I would often go outside after dinner to take pictures of the stars. Since there was no electricity, the bright stars contrasted profound, all-encompassing darkness around me.
I loved astrophotography. I would return to my house talking about different constellations and showing my host mom and sister the wonders my camera could capture that our eyes couldn’t.
One night, as I walked down the path to the place I wanted to photograph, a man appeared walking in the opposite direction. I was surprised I had never seen the man before- I had been there for a year and knew everyone in my small village.
We passed each other and I nodded to him. I continued walking, but out of the corner of my eye, I saw that he made an abrupt u-turn and was walking behind me. He suddenly reached out and slid his arm gently across my shoulders. I jumped out of the way, and shouted, “what the hell?”
The guy took off towards the village center, giggling and whooping in a drunken, sickening way.
I followed him to the safety of lights on the street, where I knew a few shops were still open, but he had disappeared in the moonlight.
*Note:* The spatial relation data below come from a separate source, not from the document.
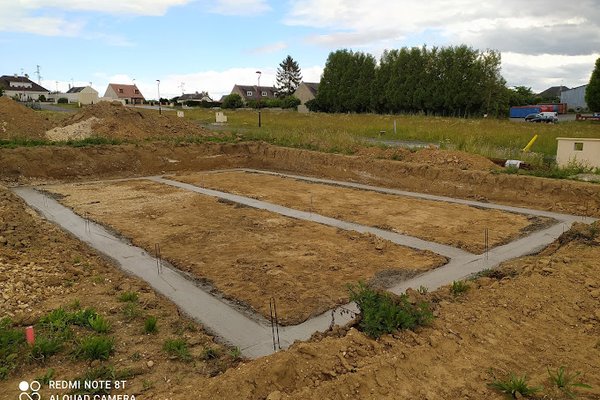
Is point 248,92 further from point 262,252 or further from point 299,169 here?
point 262,252

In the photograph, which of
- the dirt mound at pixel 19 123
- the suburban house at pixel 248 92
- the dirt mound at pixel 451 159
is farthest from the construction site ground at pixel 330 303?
the suburban house at pixel 248 92

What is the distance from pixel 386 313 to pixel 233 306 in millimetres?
2103

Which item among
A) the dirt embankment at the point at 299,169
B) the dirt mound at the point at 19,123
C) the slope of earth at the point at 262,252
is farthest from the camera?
the dirt mound at the point at 19,123

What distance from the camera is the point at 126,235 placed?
27.2 ft

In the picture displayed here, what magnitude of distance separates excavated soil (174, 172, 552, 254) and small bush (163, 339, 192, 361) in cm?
507

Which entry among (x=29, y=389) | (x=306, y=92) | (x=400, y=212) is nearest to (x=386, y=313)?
(x=29, y=389)

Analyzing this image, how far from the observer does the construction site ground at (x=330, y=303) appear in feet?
11.3

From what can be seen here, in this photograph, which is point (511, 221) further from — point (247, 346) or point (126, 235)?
point (126, 235)

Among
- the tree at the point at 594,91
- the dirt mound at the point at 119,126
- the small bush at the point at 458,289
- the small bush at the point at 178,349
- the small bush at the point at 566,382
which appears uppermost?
the tree at the point at 594,91

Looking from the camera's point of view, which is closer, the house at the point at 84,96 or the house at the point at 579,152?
the house at the point at 579,152

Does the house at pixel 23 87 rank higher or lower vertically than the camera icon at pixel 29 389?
higher

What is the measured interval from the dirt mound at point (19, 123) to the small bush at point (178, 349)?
1747 centimetres

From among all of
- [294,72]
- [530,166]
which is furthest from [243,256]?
[294,72]

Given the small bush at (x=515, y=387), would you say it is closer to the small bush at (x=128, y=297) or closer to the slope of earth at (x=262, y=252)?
the slope of earth at (x=262, y=252)
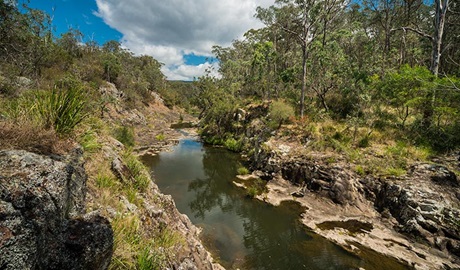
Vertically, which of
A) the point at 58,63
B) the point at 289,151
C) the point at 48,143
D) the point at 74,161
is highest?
the point at 58,63

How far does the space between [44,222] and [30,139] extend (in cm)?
161

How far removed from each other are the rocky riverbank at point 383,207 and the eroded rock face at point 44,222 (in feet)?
34.7

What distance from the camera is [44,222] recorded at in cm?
258

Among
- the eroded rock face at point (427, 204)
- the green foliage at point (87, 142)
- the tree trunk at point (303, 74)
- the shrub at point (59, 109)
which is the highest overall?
the tree trunk at point (303, 74)

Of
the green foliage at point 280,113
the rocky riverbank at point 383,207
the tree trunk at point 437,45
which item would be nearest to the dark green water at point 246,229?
the rocky riverbank at point 383,207

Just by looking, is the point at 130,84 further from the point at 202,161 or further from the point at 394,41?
the point at 394,41

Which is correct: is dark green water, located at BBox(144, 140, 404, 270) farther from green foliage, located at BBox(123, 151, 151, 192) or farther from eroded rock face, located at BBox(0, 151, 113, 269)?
eroded rock face, located at BBox(0, 151, 113, 269)

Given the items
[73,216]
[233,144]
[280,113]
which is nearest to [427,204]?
[280,113]

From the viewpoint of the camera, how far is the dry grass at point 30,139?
3.17 m

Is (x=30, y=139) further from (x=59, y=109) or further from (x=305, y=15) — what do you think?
(x=305, y=15)

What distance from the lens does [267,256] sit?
9578 millimetres

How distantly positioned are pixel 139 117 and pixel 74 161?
39.4m

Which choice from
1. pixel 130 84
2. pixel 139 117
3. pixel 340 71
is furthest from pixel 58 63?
pixel 340 71

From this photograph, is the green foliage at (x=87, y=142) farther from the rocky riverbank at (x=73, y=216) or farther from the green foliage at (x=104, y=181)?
the green foliage at (x=104, y=181)
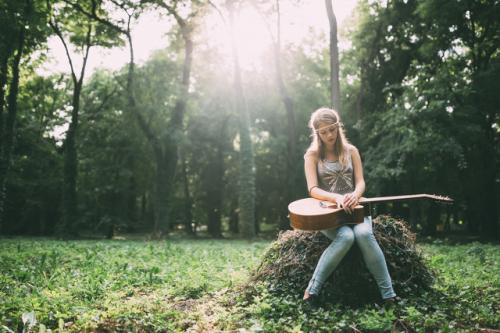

“Did you see that man?” I asked them. They identified him as a laborer who had just arrived to work on a construction project for a few weeks. And then I described to the small group of shopkeepers what had happened.
They asked me what I wanted to do. I said, “just tell him to stay away from me. I don’t want to him to come near me ever again.”
The next morning, when my host mom gave me a glass of tea, she said, “so tell me about last night.” Word had traveled fast.
So, I retold the story. My host mom asked me to report him to my host father, but I declined. “Think of if it had happened to your sister, or to one of the girls you work with. You can do something to stop it.”
She was right. I told my host father what happened, even though I inexplicably felt embarrassment and shame, and he said he would take care of it.
I didn’t think much of it, until I walked past that new man’s house a few hours later on the way to the market. It was deserted. The door was ajar, the chair overturned, and all signs of life were gone. He had been fired from his job and kicked out of the village less than a day after he’d arrived.
I put off writing about this for a long time. I didn’t know what to think about it. At the time, I didn’t think he should’ve been fired for touching my shoulders once. I felt kind of bad that he had lost his job for it; I don’t think that would have happened in the US.
But, at the end of the day, it was the community’s decision what the acceptable consequence was for his behavior. And the village’s consensus is that everyone should feel safe walking down the streets, even when it’s dark out, and even if they’re a foreigner. And that if he had displayed that behavior on his very first day, it didn’t bode well.
I also put off writing this because it brings up the discussion around the fact that they care enough to immediately expel people who grope women, yet there is rampant domestic violence and sexual assault. It can be hard to reconcile those two things.
And it’s worth noting that it might have been different if I wasn’t a foreigner, a respected guest, and a representative of America, or if he had been a politician, policeman or higher-caste.
But I did come from the US Embassy, and he is a low-caste outsider, so that’s how it unfolded. While I only felt scared for a few seconds, it’s stayed with me in ways I couldn’t anticipate.
I haven’t taken a picture of the night sky since.